Horse shopping is stressful! It’s a big financial commitment that’s more than just purchasing a car, because there’s even more to owning a horse than just the buying process. I was able to talk to three industry professionals for their tips on how to be better prepared to purchase your next horse, as well as how to be a better shopper.
Here are some shopping tips from Candy & Bret Parrish, Lora Whittington, and Ruth Ellen:
- No question is a dumb question. If you ask a question and the agent or trainer, whoever is representing the horse, doesn’t give you a straightforward answer, it would be time for your red flag to go up.

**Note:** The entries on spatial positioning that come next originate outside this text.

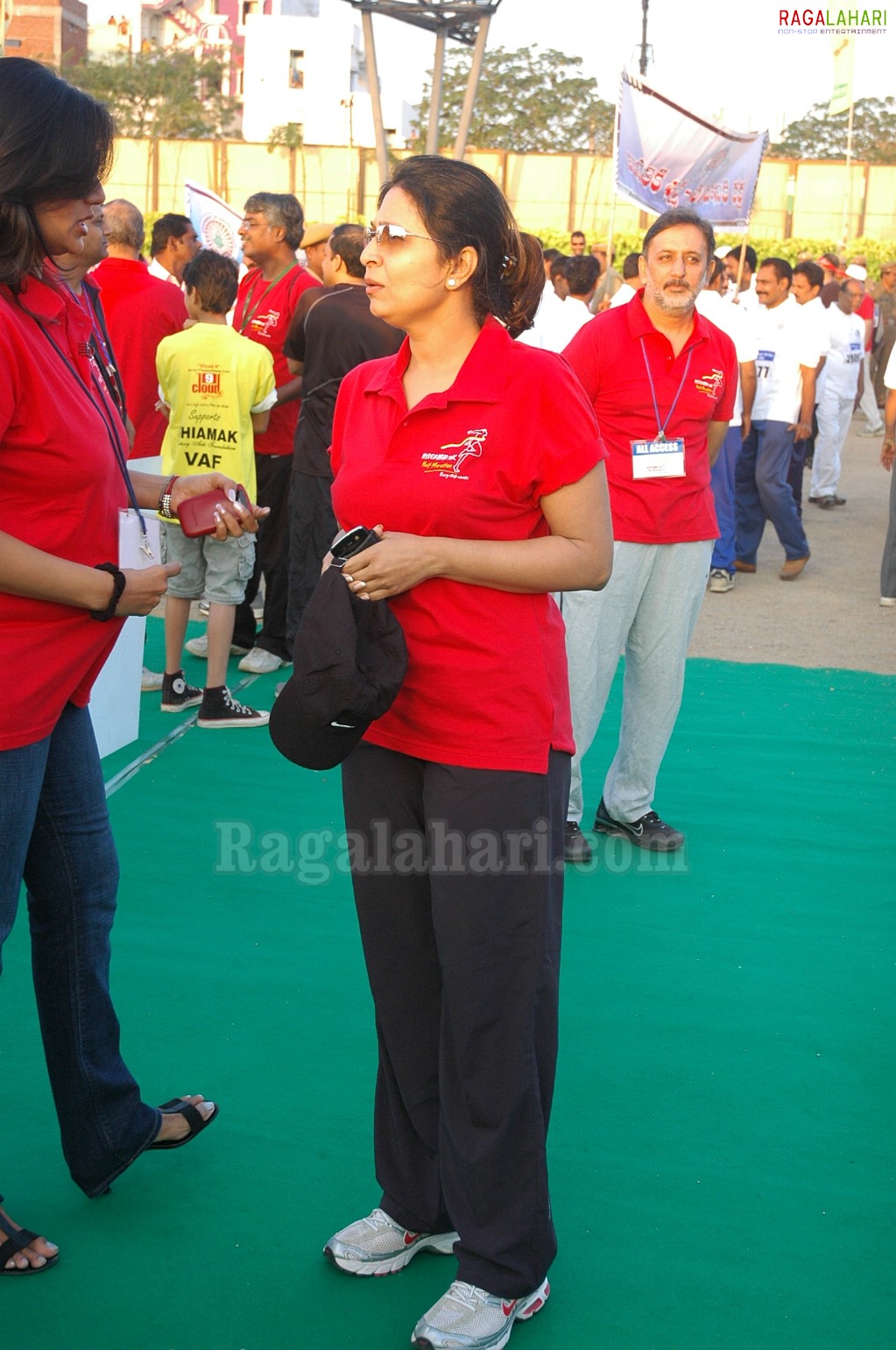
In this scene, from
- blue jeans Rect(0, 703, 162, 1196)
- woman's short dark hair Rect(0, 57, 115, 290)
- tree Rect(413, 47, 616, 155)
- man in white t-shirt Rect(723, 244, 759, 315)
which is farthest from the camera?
tree Rect(413, 47, 616, 155)

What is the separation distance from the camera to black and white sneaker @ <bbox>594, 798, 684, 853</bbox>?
4.54 metres

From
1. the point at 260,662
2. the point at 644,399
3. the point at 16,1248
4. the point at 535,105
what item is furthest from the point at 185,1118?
the point at 535,105

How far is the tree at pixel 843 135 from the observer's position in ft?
182

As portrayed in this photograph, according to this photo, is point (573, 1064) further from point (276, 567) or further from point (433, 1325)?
point (276, 567)

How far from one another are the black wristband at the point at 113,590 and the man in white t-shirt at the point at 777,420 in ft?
24.8

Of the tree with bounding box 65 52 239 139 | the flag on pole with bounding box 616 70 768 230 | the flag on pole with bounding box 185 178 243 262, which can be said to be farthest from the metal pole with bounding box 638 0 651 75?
the flag on pole with bounding box 185 178 243 262

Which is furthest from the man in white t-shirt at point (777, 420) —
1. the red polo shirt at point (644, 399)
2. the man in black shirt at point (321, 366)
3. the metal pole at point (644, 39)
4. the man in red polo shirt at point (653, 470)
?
the metal pole at point (644, 39)

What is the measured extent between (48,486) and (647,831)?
287cm

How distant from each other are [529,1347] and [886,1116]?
3.58ft

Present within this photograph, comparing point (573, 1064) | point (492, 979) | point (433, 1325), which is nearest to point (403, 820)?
point (492, 979)

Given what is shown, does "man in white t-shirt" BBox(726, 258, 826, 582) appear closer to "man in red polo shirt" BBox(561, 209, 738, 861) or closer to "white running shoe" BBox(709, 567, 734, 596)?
"white running shoe" BBox(709, 567, 734, 596)

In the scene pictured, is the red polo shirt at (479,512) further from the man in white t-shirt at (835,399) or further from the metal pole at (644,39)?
the metal pole at (644,39)

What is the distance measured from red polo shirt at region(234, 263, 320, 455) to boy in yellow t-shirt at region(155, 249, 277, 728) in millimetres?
774

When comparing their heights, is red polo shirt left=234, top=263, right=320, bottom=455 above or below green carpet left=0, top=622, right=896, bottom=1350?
above
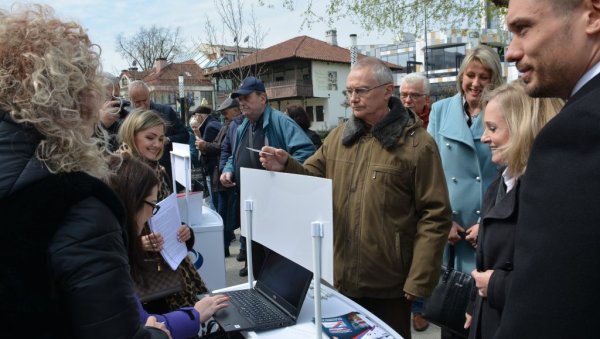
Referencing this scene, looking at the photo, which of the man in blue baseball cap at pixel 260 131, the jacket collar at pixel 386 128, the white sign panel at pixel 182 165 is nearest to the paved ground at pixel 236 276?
the man in blue baseball cap at pixel 260 131

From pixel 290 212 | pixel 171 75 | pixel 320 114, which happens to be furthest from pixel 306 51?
pixel 290 212

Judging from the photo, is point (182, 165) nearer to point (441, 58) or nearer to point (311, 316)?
point (311, 316)

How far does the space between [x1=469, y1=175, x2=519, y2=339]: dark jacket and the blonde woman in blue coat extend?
89 centimetres

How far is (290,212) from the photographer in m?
1.93

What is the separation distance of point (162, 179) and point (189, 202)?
43 cm

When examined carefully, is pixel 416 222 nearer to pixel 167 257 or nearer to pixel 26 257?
pixel 167 257

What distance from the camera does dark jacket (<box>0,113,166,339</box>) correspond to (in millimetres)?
1015

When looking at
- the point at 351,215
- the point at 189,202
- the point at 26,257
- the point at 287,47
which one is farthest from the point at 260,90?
the point at 287,47

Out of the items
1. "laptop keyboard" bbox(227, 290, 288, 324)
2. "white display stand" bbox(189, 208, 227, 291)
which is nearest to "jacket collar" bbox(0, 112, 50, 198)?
"laptop keyboard" bbox(227, 290, 288, 324)

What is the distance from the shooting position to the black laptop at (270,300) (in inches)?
76.1

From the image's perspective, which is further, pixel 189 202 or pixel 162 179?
pixel 189 202

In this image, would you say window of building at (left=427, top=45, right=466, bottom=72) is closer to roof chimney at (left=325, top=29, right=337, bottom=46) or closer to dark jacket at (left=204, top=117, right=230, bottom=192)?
roof chimney at (left=325, top=29, right=337, bottom=46)

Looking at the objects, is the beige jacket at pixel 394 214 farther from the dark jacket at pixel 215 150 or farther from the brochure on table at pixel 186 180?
the dark jacket at pixel 215 150

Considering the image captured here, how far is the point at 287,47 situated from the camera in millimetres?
50406
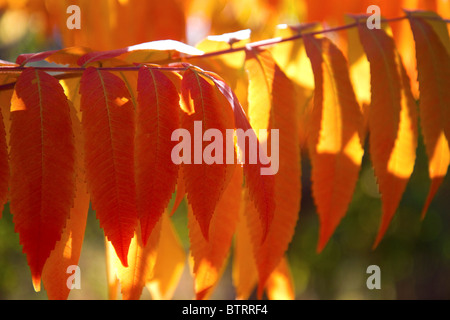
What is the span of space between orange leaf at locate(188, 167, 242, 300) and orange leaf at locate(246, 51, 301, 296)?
4 centimetres

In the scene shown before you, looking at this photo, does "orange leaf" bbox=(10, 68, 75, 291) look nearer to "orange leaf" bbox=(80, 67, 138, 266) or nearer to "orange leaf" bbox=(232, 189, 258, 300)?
"orange leaf" bbox=(80, 67, 138, 266)

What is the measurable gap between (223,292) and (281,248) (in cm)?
548

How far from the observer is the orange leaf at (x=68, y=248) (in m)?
0.66

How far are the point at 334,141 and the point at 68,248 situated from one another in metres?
0.43

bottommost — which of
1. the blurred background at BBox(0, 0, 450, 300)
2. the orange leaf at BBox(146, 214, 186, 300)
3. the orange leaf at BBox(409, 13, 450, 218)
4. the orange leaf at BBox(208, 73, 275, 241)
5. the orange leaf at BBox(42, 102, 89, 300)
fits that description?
the blurred background at BBox(0, 0, 450, 300)

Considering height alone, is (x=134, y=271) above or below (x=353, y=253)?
above

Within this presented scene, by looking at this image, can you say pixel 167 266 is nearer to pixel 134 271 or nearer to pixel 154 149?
pixel 134 271

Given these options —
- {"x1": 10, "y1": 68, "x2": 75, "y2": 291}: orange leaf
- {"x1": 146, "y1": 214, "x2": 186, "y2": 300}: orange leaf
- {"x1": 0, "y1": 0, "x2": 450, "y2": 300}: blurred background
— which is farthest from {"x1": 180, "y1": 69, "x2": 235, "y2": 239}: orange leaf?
{"x1": 0, "y1": 0, "x2": 450, "y2": 300}: blurred background

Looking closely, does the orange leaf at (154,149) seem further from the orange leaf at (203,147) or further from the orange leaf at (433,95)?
the orange leaf at (433,95)

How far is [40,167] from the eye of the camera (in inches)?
21.8

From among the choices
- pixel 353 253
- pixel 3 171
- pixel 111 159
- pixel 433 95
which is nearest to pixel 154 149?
pixel 111 159

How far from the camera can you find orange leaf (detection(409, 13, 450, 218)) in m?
0.74

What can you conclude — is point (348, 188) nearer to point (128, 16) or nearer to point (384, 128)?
point (384, 128)

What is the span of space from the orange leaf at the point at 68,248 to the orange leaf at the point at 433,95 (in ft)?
1.65
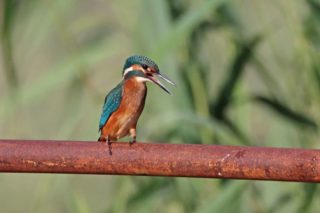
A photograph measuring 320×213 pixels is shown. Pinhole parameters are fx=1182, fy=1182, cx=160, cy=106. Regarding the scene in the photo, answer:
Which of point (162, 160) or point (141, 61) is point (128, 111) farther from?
point (162, 160)

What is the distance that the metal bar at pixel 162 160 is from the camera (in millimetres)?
1626

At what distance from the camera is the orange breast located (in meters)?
2.05

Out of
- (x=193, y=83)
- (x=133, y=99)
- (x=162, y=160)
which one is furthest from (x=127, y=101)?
(x=193, y=83)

- If you look at the price range where you can absolutely not go, you’re never going to find the horse that suits you in the price range that you can afford. So I always tell people that I need to look for horses in their budget, that’s how they find something.
- Deal with people that you know are looking out for YOUR best interest.
- Understand that spending a little more up front in your horse investment can be a wise decision. It costs the same amount to take care of, train, show, etc. a high quality horse as it does a horse of lower quality. Buy the best horse you can for you budget; don’t settle for a horse just because it may be less expensive.
- Show some common courtesy. It will not only earn you respect in the industry; those you treat well will support you in the search for your perfect horse. Return calls and messages. If you’ve asked someone to accommodate your specific requests, only to determine the horse is not a good fit, let the seller know and thank them for their time. They will remember you when the right one comes along!
- Don’t get hung up on age – Olympic caliber mounts don’t start getting good until they’re about 12 years old. It is my experience that if a horse is still sound at age 10, there’s no reason to think he won’t be for many years to come. Yes, he may require some maintenance, but if you need a horse with miles, it’s a small price to pay for your safety and success.
- Be ethical! A large percentage of show horses are represented by trainers and agents. These are trust professionals hired by the owners to manage the sale of their horse. Circumventing the listed contact seldom proves beneficial and is often embarrassing.
- Don’t set unrealistic expectations—every horse will have his flaw or slight issue, and no horse is perfect.